* **Page**
☆ ☆ ☆ ☆ ☆

Unless otherwise indicated, all statutory references are to sections of the Penal Code.
The unquestioned right of indigent defendants to the effective assistance of competent counsel (see Gideon v. Wainwright (1963) 372 U.S. 335 [9 L.Ed.2d 799, 83 S.Ct. 792, 93 A.L.R.2d 733]) is accomplished in California by the statutory provision for the assignment of counsel by the court. (§ 987.) In several jurisdictions, the public defender offices bear the principal burden of fulfilling the state's obligation. (Gov. Code, § 27700 et seq.) Provision is made for the compensation of counsel, other than the public defender, assigned when "there is no public defender" or "the court finds that because of conflict of interest or other reasons the public defender has properly refused to represent the person accused." (§ 987.2, subd. (a).)
Petitioner first appeared in pretrial proceedings before respondent court on October 5, 1971. He was not then represented by counsel. In response to his request to consult with numerous members of the bar, he was allowed to confer with an attorney who then represented him in proceedings in another county. On October 15 he sought and was granted permission to consult another attorney, Richard A. Hodge. On October 29, petitioner, an indigent, requested the appointment of Mr. Hodge, who advised the court that he was ready, willing and able to represent petitioner. The court rejected the request, appointed Richard H. Breiner, a local attorney, solicited a memorandum of points and authorities from Mr. Hodge and stated it would change the appointment if it concluded that it had acted in error. Petitioner purported to refuse the services of Mr. Breiner.
On November 18, petitioner moved to have Mr. Breiner relieved and Mr. Hodge appointed because: "I know Attorney Hodge, and I have consulted with him concerning this case; I respect the competence and ability of Attorney Hodge and have confidence in him as my attorney; because of the foregoing, I will cooperate with Attorney Hodge and heed his advice to me as my attorney. [¶] I do not want Attorney Breiner to represent me since I do not know him; I do not have the confidence in him as is vital in a capital case, such as this case; and I will not cooperate with him." The motion was denied on November 24. A motion for reconsideration was denied on December 14 and the court simultaneously gave its reasons for the refusal: the court knew Mr. Breiner to be competent, he had previously served as court-appointed counsel, and the matters asserted in support of the motion did not provide a legal basis for termination of the appointment. This proceeding ensued.

☆ ☆ ☆ ☆ ☆

* **Tasks to complete**
a. Answer these questions from the court opinion above, one per line:
(i) Which Penal Code section provides for the court to assign counsel?
(ii) On what date did the petitioner first appear in pretrial proceedings before the respondent court?
(iii) On what date was the motion for reconsideration denied?
b. According to the court opinion above, why did the court refuse to relieve Mr. Breiner and appoint Mr. Hodge? Answer in one to three sentences.
c. Please write the next part of the court opinion on appointed counsel, picking up after its last sentence.

☆ ☆ ☆ ☆ ☆

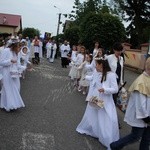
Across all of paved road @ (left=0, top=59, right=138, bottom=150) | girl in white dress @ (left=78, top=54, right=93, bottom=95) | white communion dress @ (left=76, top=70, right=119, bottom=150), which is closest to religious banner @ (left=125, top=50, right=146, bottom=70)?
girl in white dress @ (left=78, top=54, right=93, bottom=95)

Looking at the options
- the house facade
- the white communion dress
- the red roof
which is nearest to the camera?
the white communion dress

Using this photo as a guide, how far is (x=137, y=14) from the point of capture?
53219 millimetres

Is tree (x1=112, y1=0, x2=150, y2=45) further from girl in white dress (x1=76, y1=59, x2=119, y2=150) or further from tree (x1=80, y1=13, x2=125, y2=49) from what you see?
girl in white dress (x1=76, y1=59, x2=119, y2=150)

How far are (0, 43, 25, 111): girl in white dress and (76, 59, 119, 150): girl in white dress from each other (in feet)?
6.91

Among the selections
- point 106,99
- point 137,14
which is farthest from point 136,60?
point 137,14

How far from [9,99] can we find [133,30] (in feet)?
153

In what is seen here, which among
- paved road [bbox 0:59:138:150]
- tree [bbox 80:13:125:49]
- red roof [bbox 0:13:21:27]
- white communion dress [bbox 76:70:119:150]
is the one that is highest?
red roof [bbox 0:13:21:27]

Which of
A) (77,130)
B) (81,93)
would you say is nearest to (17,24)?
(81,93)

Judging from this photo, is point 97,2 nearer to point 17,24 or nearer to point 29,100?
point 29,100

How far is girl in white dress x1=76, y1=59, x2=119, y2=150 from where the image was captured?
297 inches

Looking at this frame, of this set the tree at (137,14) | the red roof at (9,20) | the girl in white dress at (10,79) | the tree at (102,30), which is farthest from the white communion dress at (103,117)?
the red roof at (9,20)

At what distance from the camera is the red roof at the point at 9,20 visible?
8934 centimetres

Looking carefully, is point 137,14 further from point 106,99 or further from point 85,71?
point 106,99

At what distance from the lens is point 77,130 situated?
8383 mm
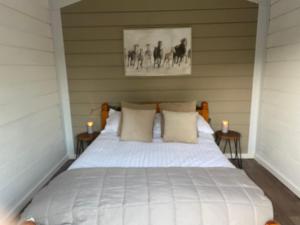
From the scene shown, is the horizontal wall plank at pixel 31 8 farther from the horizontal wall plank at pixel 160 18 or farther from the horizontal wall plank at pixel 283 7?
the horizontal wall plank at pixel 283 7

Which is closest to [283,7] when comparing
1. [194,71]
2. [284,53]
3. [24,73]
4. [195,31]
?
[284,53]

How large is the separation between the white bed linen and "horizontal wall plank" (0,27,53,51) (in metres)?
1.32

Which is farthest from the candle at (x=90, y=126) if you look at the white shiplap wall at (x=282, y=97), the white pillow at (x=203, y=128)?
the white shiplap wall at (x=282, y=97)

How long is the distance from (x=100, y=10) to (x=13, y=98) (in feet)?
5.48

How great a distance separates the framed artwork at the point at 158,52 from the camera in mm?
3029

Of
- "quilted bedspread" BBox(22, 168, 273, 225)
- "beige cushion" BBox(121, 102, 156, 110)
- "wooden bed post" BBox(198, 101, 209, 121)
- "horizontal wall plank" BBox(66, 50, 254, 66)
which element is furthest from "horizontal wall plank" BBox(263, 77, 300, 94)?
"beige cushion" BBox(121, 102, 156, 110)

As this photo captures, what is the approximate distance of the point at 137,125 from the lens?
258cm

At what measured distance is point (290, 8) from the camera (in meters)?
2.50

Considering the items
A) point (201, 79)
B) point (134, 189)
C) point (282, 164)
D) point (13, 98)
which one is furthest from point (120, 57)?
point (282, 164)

☆ ☆ ☆ ☆ ☆

* **The replies**
a.
(i) Section 987.
(ii) October 5, 1971.
(iii) December 14.

b. The court knew Mr. Breiner to be competent, and he had previously served as court-appointed counsel. The court also found that the matters the petitioner asserted in support of the motion gave no legal basis for ending the appointment.

c.
The People urge that mandate is not an appropriate remedy. "It is neither novel nor inappropriate . . . for this court to review through a mandate proceeding a pretrial order which is likely to substantially affect a defendant's right to a fair trial." ( Maine v. Superior Court (1968) 68 Cal.2d 375, 379 [ 66 Cal.Rptr. 724, 438 P.2d 372].) (1) Orders concerning the designation or substitution of appointed counsel are subject to such review. ( Smith v. Superior Court (1968) 68 Cal.2d 547, 558 [ 68 Cal.Rptr. 1, 440 P.2d 65].) In Smith we explored the pitfalls facing a judge seeking to remove, over the defendant's objection, a counsel already appointed. Here we are confronted with the refusal of the trial court to appoint originally or to substitute a particular attorney requested by an indigent defendant. Mandate is a proper remedy when the trial court does not properly appoint or substitute counsel. As will be seen, however, petitioner has not met the heavy burden imposed in stating a claim for relief cognizable on mandate.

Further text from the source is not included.